Jessica Whelan outlines 3 things to know about being your client’s board member
BGD attorney Jessica Whelan and co-author James J. Bell recently outlined the three things to know about being your client’s board member in a column published for The Indiana Lawyer.
According to Whelan and Bell, there is nothing unethical about being your client’s board member; however, there are common ethical issues that may arise from time to time.
First, the attorney-client privilege of the corporation may be put in jeopardy. Generally speaking, the lawyer’s duty of confidentiality to a client under Professional Conduct Rule 1.6 and the board member’s fiduciary duty of confidentiality to the corporation are consistent. However, the obligations of lawyer and board member can separate when it comes to the attorney-client privilege.
In some cases, the lawyer can fall into both sides of the spectrum. The lawyer who is a board member will be inclined to offer business advice as well as legal advice.

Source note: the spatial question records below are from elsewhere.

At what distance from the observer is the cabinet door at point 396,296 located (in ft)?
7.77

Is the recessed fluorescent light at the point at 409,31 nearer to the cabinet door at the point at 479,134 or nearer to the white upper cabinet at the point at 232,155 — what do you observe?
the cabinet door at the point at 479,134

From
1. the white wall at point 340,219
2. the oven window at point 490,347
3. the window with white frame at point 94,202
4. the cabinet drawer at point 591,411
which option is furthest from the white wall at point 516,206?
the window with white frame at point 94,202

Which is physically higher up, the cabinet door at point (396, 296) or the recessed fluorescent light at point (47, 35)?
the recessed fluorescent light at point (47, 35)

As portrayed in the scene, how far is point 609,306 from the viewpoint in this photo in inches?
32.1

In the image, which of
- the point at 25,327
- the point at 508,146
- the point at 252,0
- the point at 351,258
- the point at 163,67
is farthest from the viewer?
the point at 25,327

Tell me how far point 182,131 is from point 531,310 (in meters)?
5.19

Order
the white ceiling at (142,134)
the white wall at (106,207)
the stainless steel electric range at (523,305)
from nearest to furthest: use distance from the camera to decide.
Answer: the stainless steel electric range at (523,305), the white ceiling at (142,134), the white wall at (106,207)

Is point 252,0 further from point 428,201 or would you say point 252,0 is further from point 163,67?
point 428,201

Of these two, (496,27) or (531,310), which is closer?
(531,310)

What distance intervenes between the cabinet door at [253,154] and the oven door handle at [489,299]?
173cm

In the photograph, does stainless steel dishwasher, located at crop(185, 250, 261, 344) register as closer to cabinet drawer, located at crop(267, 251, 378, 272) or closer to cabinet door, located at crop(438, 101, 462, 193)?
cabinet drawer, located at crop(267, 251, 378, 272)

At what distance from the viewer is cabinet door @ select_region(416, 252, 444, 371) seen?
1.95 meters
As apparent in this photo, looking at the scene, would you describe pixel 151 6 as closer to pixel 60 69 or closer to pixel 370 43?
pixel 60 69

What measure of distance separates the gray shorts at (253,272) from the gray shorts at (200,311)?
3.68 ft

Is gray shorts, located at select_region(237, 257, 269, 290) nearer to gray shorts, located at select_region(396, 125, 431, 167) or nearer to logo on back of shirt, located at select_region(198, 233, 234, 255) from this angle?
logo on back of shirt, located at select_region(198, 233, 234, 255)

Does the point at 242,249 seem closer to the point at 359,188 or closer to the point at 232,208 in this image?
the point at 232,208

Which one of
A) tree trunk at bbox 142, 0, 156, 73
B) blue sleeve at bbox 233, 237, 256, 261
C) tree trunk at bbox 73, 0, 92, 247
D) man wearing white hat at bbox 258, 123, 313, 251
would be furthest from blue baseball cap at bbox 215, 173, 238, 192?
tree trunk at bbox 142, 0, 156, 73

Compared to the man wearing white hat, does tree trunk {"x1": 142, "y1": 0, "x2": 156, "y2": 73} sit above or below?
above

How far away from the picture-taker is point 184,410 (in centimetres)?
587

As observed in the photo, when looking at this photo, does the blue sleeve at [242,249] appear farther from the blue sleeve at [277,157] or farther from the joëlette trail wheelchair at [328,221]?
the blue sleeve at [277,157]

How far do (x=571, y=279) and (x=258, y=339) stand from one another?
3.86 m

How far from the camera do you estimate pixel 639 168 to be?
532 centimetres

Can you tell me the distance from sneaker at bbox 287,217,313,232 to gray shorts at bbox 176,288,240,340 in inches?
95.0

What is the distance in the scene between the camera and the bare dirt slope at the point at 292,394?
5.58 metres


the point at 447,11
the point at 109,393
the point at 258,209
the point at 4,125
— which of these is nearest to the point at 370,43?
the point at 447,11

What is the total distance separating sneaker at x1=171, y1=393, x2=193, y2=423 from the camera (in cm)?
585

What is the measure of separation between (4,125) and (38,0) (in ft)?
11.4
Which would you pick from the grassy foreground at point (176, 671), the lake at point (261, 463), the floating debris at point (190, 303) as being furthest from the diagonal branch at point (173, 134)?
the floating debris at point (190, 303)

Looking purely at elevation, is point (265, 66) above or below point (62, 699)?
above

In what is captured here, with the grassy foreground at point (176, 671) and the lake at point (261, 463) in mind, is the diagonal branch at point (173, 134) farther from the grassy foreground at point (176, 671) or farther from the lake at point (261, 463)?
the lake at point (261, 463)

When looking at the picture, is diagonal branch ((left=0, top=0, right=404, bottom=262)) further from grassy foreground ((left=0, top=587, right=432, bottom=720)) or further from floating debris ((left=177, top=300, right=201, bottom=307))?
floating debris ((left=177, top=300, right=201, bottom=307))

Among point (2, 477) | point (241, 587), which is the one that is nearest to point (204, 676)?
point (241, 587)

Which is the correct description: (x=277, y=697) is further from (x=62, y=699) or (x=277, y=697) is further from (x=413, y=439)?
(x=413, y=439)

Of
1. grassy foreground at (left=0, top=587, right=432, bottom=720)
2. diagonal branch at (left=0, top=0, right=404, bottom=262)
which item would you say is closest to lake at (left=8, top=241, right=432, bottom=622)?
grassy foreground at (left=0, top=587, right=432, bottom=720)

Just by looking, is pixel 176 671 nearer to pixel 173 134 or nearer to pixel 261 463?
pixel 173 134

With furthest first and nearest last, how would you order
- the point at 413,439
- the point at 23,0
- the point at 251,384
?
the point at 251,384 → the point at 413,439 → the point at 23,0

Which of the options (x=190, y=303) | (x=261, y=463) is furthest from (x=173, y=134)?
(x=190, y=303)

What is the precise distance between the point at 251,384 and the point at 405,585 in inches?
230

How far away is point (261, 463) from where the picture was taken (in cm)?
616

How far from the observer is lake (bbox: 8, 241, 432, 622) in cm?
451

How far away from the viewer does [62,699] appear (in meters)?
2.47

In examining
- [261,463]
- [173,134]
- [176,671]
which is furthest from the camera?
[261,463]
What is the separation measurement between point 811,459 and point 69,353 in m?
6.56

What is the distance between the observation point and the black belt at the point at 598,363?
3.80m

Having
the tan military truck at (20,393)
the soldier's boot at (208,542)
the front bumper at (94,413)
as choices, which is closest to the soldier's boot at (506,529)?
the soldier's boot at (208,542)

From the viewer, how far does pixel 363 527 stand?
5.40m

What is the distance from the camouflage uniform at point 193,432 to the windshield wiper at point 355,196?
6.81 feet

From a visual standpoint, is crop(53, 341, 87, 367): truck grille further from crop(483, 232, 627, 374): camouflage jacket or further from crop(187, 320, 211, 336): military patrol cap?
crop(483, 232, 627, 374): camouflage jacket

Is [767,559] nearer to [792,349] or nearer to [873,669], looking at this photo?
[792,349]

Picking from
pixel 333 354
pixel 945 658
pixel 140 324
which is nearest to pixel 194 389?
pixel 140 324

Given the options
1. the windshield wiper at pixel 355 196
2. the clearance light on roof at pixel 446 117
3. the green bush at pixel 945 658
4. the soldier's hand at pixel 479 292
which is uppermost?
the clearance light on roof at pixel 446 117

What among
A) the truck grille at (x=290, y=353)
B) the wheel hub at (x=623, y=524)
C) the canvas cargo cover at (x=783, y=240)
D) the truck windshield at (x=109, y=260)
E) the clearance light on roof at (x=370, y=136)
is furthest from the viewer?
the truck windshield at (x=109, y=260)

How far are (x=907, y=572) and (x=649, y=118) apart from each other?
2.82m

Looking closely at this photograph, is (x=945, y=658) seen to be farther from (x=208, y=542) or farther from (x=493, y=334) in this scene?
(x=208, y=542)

The difference between business and legal advice can become unclear and information that might be privileged could lose its privileged nature when the lawyer giving advice is also on the board. In addition, some courts have found that the attorney-client privilege is much narrower when the lawyer is also a board member. A lawyer board member should clearly separate legal advice from business advice and make clear when providing privileged legal advice.
Secondly, conflicts of interest may arise in the lawyer-board member’s dual relationship. It is important that a lawyer/board member be aware of the conflicts that may arise that limit the lawyer-board member’s ability to exercise independent judgment with respect to decisions as a board member.
To determine whether a conflict of interest has risen, the lawyer-board member must determine whether the representation of the business will be “materially limited” by the other responsibilities of the lawyer. The lawyer-board member must be aware of conflicts which may limit their ability to exercise independent judgment as a board member when voting on matters that will affect them as a lawyer on the law firm.
Finally, Whelan and Bell outline how the lawyer-board member should advise the client of the implications of the dual role as board member and counsel. They explain that it is important for a lawyer to alert business management and the rest of the board of the potential issues that could arise when serving as a lawyer-board member as they come up. This discussion should occur before the lawyer becomes a board member, or before a board member is engaged as the business’s lawyer. This conversation should include considerations of risk to the attorney client privilege and the potential for conflicts of interest. A successful conversation should assure the lawyer that the client is aware of the risks that could arise. It may also behoove the lawyer, business and clients to provide a summary of the conversation and risks in writing to the management and board.